Hegic(old contract)
March 1, 2025
Withdrawal function lacked proper balance validation checks.
FORENSIC REPORT
Time of death: March 1, 2025. The specimen, Hegic's legacy contract on Ethereum, was found exsanguinated in its natural habitat. Withdrawal function showed signs of acute structural failure—the kind that suggests negligent development practices rather than sophisticated attack vectors. The attacker simply kept withdrawing. The contract kept allowing it.
Cause of death analysis reveals a critical absence of balance validation logic in the withdrawal mechanism. The pathology is textbook: a function that decrements user balances but fails to verify sufficient funds exist before execution. Repeated calls to withdraw() executed without resistance, draining $94,000 in what we in the field call 'the patient didn't even fight back' syndrome. No reentrancy guard required here—the vulnerability was so fundamental it didn't need to be clever.
Contributing factors suggest this contract had been in production long enough to accumulate technical debt and architectural apathy. The fact that this was the 'old contract' implies version fatigue—a post-mortem indicator that the developers had already moved on to newer specimens, leaving the legacy code to decompose unmonitored. No circuit breakers. No emergency pause functionality. Just... withdrawals, unlimited and unquestioned.

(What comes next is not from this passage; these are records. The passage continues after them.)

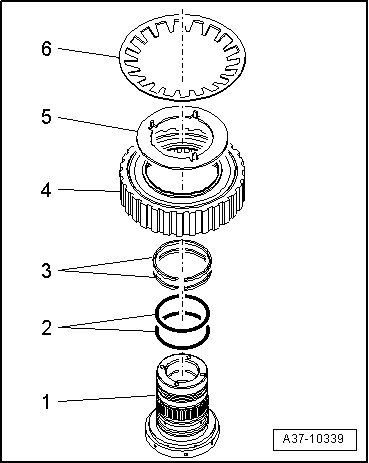 6

5

4

3

2

1

A37-10339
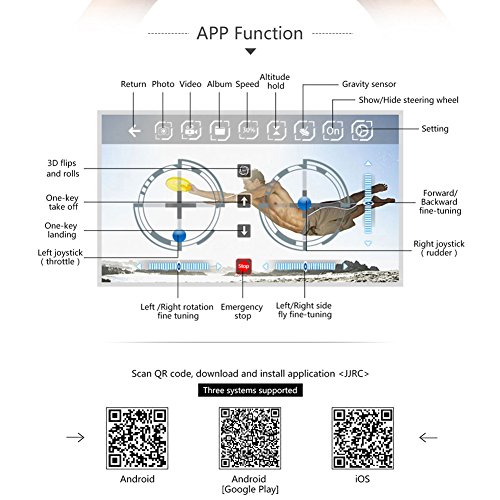 APP Function

Return Photo Video Album Speed Altitude hold

Gravity sensor

Show/Hide steering wheel

Setting

30%

On

3D flips and rolls

One-key take off

One-key landing

Left joystick ( throttle )

Forward/ Backward fine-tuning

Right joystick ( rudder )

Stop

Left /Right rotation fine tuning

Emergency stop

Left/Right side fly fine-tuning

Scan QR code, download and install application <JJRC>

Three systems supported

Android

Android [Google Play]

iOS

Victim impact: $94,000 permanently transferred to attacker wallets. The actual casualty count remains unknown—how many individual LPs lost their collateral? The contract's liquidity providers learned a hard lesson about the difference between 'deployed' and 'maintained.' These funds didn't disappear into a black hole; they were methodically extracted by someone who understood the victim's complete lack of safeguards.
Pathologist's note: This death was entirely preventable. Not through luck, not through obscure security patches, but through basic arithmetic and a single require() statement. In 20 years of examining financial protocol failures, I've noticed something: the most efficient killers aren't sophisticated attackers. They're negligent developers. This specimen died the way most vulnerable smart contracts die—not with a bang, but with a withdrawal loop that should never have compiled. The irony? This was an *options* protocol. The attacker had unlimited optionality. Hegic had none.
"Hegic's old contract bled out $94K through a textbook unlimited withdrawal exploit. The victim had no circuit breaker. We've seen this pattern before."